Hanya dengkuran halus yang terdengar. Kebiasaan deh setelah puas kemudian pulas. Apakah ini pendengaranku saja atau memang cewek di depan kamar itu bolak-balik membuka pintu kamar?
Apakah dia sedang gelisah? Menunggu room service atau tamu yang tak kunjung datang?
Masih muda rupanya. Cantik. Familiar, pernah ketemu di mana yah?

Kamar 202

Sudah tengah malam, masih belum nampak juga batang hidungnya. Mungkinkah dia lupa nomor kamar yang dipesan atas namanya sendiri? Koridor lantai dua ini begitu sepi. Bias lampu temaram, hening mencengkram. Para tamu hotel nampaknya sudah terlelap, aku masih terjaga. Menunggumu.

Sebuah pesan masuk,

“Kamar 202 kan?”

Sudah berulang kali kubalas pesannya, iya aku ada di kamar dua kosong dua sesuai dengan permintaannya. Mengapa dia terus saja mempertanyakan perkara nomor kamar. Yang seharusnya bertanya itu aku, kapan kamu datang? Sambil menunggu kedatangannya, kembali aku melihat pesan-pesan masuk darinya.

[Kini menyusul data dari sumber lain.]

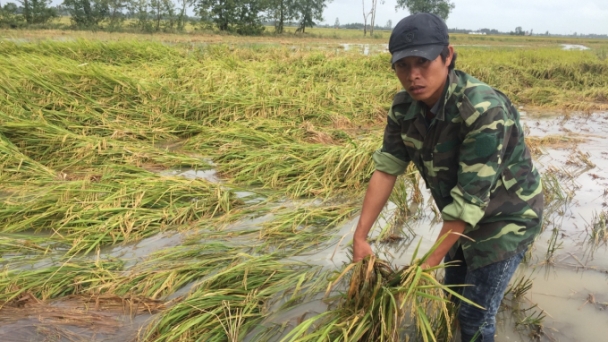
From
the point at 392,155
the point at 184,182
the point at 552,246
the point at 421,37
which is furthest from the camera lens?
the point at 184,182

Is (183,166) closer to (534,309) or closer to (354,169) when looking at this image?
(354,169)

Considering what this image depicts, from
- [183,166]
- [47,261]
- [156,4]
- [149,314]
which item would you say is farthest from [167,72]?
[156,4]

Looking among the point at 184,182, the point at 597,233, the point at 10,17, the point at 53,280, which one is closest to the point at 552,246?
the point at 597,233

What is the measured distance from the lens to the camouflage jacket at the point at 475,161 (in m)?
1.26

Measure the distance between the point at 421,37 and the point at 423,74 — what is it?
119mm

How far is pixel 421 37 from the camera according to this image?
1.24m

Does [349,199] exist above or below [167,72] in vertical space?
below

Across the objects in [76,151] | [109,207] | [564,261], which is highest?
[76,151]

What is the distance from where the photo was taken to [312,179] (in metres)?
3.82

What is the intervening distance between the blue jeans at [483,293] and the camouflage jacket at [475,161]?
0.18 ft

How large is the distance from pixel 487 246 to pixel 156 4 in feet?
103

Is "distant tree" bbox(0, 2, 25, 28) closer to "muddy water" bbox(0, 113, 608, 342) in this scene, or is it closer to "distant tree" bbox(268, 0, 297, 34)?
"distant tree" bbox(268, 0, 297, 34)

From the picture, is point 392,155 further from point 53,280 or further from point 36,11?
point 36,11

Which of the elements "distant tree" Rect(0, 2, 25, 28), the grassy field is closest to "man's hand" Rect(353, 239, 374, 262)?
the grassy field
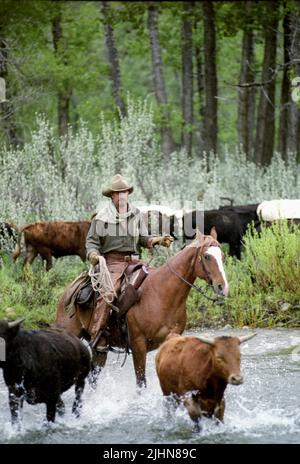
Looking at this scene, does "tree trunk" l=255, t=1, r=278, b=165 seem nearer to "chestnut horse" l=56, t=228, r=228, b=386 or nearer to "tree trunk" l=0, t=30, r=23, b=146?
"tree trunk" l=0, t=30, r=23, b=146

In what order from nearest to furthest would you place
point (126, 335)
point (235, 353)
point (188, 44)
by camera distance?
point (235, 353) → point (126, 335) → point (188, 44)

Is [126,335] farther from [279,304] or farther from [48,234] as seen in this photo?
[48,234]

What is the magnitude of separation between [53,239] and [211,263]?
810 centimetres

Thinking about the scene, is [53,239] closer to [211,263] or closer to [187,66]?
[211,263]

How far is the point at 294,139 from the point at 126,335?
19.7 m

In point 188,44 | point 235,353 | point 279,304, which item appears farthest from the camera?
point 188,44

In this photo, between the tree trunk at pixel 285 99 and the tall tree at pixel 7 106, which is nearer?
the tall tree at pixel 7 106

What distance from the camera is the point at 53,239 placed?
64.3 ft

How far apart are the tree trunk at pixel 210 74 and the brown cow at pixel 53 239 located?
13390 millimetres

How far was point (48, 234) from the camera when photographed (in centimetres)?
1961

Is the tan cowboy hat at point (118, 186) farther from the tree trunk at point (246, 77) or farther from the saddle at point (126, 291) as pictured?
the tree trunk at point (246, 77)

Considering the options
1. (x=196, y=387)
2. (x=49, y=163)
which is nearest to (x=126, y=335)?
(x=196, y=387)

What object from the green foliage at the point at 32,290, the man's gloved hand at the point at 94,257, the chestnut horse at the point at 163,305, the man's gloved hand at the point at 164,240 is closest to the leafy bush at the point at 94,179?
the green foliage at the point at 32,290

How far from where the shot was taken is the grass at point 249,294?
1711 cm
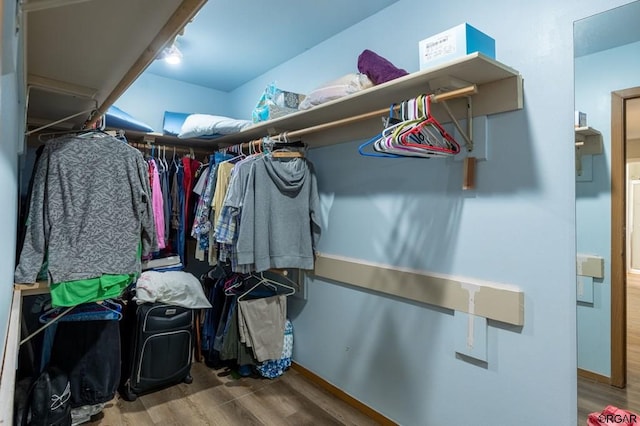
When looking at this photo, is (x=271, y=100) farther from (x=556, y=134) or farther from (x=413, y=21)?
(x=556, y=134)

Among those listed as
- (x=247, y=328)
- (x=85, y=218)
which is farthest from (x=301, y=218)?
(x=85, y=218)

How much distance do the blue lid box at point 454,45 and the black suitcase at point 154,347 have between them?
7.12ft

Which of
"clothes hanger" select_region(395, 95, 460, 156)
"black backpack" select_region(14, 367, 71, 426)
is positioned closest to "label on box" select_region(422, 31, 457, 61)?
"clothes hanger" select_region(395, 95, 460, 156)

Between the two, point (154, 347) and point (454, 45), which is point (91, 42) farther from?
point (154, 347)

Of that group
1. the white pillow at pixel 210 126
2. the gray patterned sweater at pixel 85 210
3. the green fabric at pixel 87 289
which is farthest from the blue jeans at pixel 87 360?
the white pillow at pixel 210 126

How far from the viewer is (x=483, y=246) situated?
1631mm

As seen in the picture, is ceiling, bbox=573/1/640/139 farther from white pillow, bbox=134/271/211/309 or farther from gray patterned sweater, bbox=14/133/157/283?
white pillow, bbox=134/271/211/309

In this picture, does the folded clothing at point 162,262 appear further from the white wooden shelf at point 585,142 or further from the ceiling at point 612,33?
the ceiling at point 612,33

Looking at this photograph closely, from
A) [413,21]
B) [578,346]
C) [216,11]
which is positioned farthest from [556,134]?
[216,11]

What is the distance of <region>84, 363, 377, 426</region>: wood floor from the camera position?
2107 millimetres

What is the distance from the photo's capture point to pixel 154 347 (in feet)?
7.63

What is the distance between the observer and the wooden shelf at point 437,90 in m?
1.43

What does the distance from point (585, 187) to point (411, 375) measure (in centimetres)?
126

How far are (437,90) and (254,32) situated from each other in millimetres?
1482
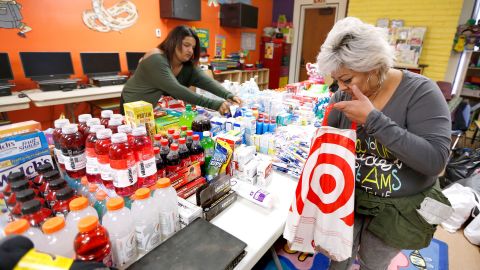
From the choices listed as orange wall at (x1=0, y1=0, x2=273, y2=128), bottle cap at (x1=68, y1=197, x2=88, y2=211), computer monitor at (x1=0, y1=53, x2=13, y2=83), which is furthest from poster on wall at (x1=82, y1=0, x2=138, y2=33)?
bottle cap at (x1=68, y1=197, x2=88, y2=211)

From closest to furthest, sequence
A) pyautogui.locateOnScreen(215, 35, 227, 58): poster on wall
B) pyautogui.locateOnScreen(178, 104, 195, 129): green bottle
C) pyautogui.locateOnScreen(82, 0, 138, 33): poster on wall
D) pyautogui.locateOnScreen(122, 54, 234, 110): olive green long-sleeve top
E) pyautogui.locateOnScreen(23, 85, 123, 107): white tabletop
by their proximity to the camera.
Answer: pyautogui.locateOnScreen(178, 104, 195, 129): green bottle < pyautogui.locateOnScreen(122, 54, 234, 110): olive green long-sleeve top < pyautogui.locateOnScreen(23, 85, 123, 107): white tabletop < pyautogui.locateOnScreen(82, 0, 138, 33): poster on wall < pyautogui.locateOnScreen(215, 35, 227, 58): poster on wall

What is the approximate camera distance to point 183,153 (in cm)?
115

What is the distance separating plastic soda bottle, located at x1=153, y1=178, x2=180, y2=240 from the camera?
0.89 metres

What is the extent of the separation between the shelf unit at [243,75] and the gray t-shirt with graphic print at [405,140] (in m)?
4.71

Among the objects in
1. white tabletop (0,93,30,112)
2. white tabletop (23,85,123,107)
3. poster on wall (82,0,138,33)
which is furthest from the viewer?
poster on wall (82,0,138,33)

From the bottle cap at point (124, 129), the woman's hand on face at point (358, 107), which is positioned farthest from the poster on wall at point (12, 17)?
the woman's hand on face at point (358, 107)

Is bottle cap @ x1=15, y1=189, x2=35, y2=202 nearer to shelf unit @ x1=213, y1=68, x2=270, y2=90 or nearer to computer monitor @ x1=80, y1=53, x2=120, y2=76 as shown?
computer monitor @ x1=80, y1=53, x2=120, y2=76

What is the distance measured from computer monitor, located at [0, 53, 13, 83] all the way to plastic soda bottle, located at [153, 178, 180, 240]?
3.63m

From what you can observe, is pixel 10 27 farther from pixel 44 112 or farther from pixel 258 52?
pixel 258 52

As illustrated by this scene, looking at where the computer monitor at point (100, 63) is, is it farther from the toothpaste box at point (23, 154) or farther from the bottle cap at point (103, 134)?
the bottle cap at point (103, 134)

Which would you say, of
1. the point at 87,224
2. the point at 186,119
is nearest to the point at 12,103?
the point at 186,119

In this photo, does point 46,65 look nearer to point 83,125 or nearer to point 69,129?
point 83,125

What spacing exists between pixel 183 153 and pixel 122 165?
1.06 ft

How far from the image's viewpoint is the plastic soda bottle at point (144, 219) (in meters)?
0.82
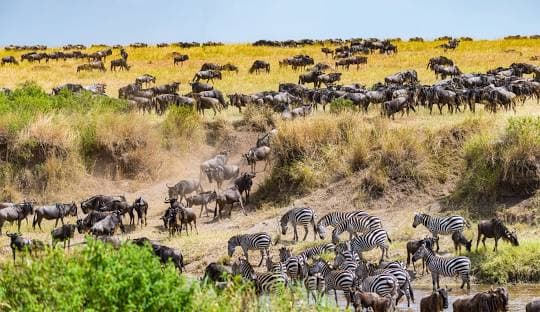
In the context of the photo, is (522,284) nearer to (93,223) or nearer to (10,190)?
(93,223)

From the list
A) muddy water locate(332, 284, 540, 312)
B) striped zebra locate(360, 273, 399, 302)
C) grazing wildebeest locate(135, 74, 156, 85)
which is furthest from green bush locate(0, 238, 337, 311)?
grazing wildebeest locate(135, 74, 156, 85)

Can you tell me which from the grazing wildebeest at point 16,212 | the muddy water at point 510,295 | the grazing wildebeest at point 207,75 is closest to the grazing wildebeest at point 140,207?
the grazing wildebeest at point 16,212

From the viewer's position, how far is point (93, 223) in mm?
26281

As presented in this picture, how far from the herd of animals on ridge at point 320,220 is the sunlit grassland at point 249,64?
3020 millimetres

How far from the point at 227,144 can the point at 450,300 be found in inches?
628

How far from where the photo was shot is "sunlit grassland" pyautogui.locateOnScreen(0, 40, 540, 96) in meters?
51.6

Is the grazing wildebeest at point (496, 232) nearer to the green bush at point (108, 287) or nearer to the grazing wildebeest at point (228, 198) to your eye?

“Bisa datang? Banyak masalah yang saya hadapi. Butuh kamu.”

“Senangnya, kamu mau meluangkan waktu. Saya pesankan hotel untukmu. Semalam saja? Yakin? Jangan lupa bawa memori card.”

“Hotel Melati kamar 202. Saya datang jam 10.”

“Sudah datang? Maaf tak bisa menjemput di bandara. Rapat parlemen terus menguras waktu saya. Sabar. Kamar 202 kan? Secepatnya saya ke sana.”

“Kamar 202 kan?”

*

Lobby Hotel

“Maaf, atas ketidaknyamanannya. Untuk sementara semua tamu tidak diperkenankan meninggalkan hotel sampai penyelidikan selesai”, pesan Bapak Polisi bertubuh gempal menggantikan posisi resepsionis.

“Pak, saya harus pergi sekarang. Ada rapat penting yang harus saya presentasikan. Pekerjaan saya taruhannya. Hidup mati saya bergantung pada rapat ini, Pak.” protes seorang tamu berpakaian parlente.

“Perempuan yang mati terbunuh itu bergantung pada kami. Semakin cepat kami mengungkap pembunuhnya semakin cepat Anda keluar dari sini. Jadi, kami mohon kerjasamanya. Terima kasih.” Hardik seorang polisi intel yang bertompel besar menyembul di balik jaket kulit hitam.

Sementara itu,

“Hunny, aku takut.” Bisik seorang tamu perempuan berwajah pucat.

“Tenang, kalau kamu tenang mereka tidak akan bertanya macam-macam pada kita. Mereka akan berpikir bahwa kita adalah sepasang suami istri bernasib sial karena menginap di hotel yang salah untuk liburan.” Ucap seorang tamu berwajah brewok menyakinkan tamu lain di sebelahnya.

“Tapi ....”

“Kalau kamu tenang, mereka tidak akan menyangka bahwa kita sedang selingkuh. Istriku dan suamimu tidak akan tahu. Lagipula kasus pembunuhan perempuan di kamar hotel hanya akan ada di kolom kecil, berlalu dan dilupakan orang dalam dua hari tertumpuk dengan kasus korupsi dan kasus lainnya.”

“Hunny! Bukan itu yang aku takutkan!”

“Jadi apa yang kamu takutkan?”

“Pembunuhnya....”

“Hah? APA!”

“Sssttt, pelankan suaramu. Semalam engga bisa tidur, cewek di depan bolak-balik buka pintu kamar terus. Nunggu seseorang pasti. Aku penasaran jadi aku ngintip sampai datang seorang lelaki. Sstt, dia datang.” tangannya mencengkram lengan tamu di sebelahnya sambil berbisik.

“Siapa? Yang mana?”

“Yang bertompel di lehernya.”

“Hah?”

“Selamat pagi Ibu, Bapak. Terima kasih sudah menunggu, silakan ikut saya untuk proses interograsi lebih lanjut.” Sapa polisi intel bertompel.